Jim Jacobs and Warren Casey's Grease is a knowing look back, a testament to the self-proclaimed outsiders who cut study hall, smoked in the johns, and found fulfillment through attitude and rebellion.
Bye Bye Birdie, making its monthly Cleveland appearance, this time at Cain Park, is set in the time it was written (1960), ostensibly a parody of the havoc caused by the drafting of Elvis Presley. Yet this is a pretext, a gimmick for the press agent. Actually, it is a valentine to the conformists, a cartoon of small-town America, the wholesome havens rhapsodized over weekly in yellowing back issues of Life magazine.
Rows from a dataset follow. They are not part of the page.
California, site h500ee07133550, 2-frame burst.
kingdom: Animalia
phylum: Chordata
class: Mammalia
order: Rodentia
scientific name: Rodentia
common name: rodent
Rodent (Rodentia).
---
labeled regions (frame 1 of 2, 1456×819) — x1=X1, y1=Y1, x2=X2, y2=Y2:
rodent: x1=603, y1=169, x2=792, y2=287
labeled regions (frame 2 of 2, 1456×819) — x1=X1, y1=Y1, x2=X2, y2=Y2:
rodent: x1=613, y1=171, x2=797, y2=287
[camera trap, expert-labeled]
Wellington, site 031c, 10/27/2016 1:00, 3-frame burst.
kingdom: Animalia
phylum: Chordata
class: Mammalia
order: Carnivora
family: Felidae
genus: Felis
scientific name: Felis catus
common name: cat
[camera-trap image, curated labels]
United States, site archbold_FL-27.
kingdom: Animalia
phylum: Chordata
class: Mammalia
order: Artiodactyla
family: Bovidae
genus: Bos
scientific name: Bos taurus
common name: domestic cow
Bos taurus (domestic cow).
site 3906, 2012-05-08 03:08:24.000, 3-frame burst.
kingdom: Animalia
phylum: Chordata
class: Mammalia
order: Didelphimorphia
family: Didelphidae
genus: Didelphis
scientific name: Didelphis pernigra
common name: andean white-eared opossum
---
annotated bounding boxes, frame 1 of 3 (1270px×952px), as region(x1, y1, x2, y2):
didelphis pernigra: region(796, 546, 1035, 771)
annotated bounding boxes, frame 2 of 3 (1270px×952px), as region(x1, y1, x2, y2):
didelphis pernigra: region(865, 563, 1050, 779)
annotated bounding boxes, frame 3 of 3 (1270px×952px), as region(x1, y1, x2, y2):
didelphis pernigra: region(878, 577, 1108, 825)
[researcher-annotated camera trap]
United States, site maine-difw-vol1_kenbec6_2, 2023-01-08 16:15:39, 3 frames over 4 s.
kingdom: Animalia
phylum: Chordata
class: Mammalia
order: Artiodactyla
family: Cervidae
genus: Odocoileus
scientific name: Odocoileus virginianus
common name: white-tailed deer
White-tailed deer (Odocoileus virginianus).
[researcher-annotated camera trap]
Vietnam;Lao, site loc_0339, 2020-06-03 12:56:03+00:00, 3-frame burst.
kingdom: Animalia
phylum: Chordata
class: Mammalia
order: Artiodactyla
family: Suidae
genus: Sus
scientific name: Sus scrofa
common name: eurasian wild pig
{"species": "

It's an anthem to nice kidsthe boys in letter sweaters, harmless puppies whose greatest erotic fantasy was giving their pins to their sweethearts. The girls also played by the rules, gossiping on their princess phones, looking for that "one special boy." They couldn't conceive of anything more decadent than a chaste smooch in the icehouse. Here, genuine sex, even with their Elvis-like teen idol, is unthinkable. The dads are none-too-bright, Kiwanis cut-ups, and the moms still live in Donna Reed land. The show doesn't take these kids all too seriously. Instead, it focuses on the hot and cold amours of a mama's boy songwriter-manqué and his suburban spitfire of a secretary.
Charles Strouse and Lee Adams's score is an impeccable blend of early rock-and-roll pastiche and vaudeville flash.
This musical was distorted and immortalized by its wildly successful film version. Even though it fixed Michael Stuart's ramshackle book, it sacrificed the original touching, sweet innocence to Disney-like special effects. It glamorized its All-American, fifteen-year-old, Girl Scout cookie heroine, Kim, giving her a magic puberty that transformed her into Ann-Margret's Olympian love goddess next door.
Those who witnessed last May's Pittsburgh Opera production at Playhouse Square may have been pleased by its show business razzamatazz, including singing, dancing, and orchestra, but were inevitably dispirited by its cynical overkill. It emphasized the show's potholes with its plaster-of-paris performances. It was like spending two acts listening to the pitch of a carny barker.
Even if you suffer from acute Birdie-itis, you should consider one last fling at Cain Park, for here is a major asset: an interpretation that rejuvenates the work's lost innocence, uncovering the sweetness that lies buried in the silliness.
Though it's a surprise when the orchestra plays a note that hasn't been flattened, when the dancing rises above your basic freshman recital or the papier-mâché Brady Bunch-inspired sets don't collapse, the audience leaves the theater in a cloud of reveries over their lost youth.
Director Terri Kent's interpretation has something not found on budget rostersa gentle charm, a joie de vivre worth its weight in heartfelt pleasure. She manages to humanize this most cartoony of musicals.
Even when these jolly players create a terpsichorean sin or put a musical note through the wringer, they are unfailingly and endearingly right. Michael McIntosh manages to infuse Dick Van Dyke's old role with a Montgomery Cliff-like fragility. As his Spanish tootsie, Sandra Emerick almost sets the Cain Park foliage on fire with her cheeky interpretation of that great specialty number, "Spanish Rose."
Lissy Gulick, as the great Freudian nightmare of a mother in mink stole and cat's-eye glasses, suggests something from the Far Side. As teen heroine Kim MacAfee, Kelly Murphy takes the opposite path from Ann-Margret and goes the route of a Keebler cookie elf. She is the most irresistible rascalette since Pippi Longstocking. As MacAfee's parents, Rohn Thomas and Jennifer Cochran burst the seams of their period costumes with beefy bonhomie.
Conrad Birdie may be the most underwritten title role in the history of musical theater, yet Daniel C. D'Amico, with his smooth-lipped sensuality, death-defying splits and somersaults, and smoldering beefcake vacuity, is the most sizzling Conrad Birdie to come along since the great Pelvis himself.
With this freshly scrubbed Birdie, we at last get a glimmer of why it has become one of America's most over-produced teenage passion plays.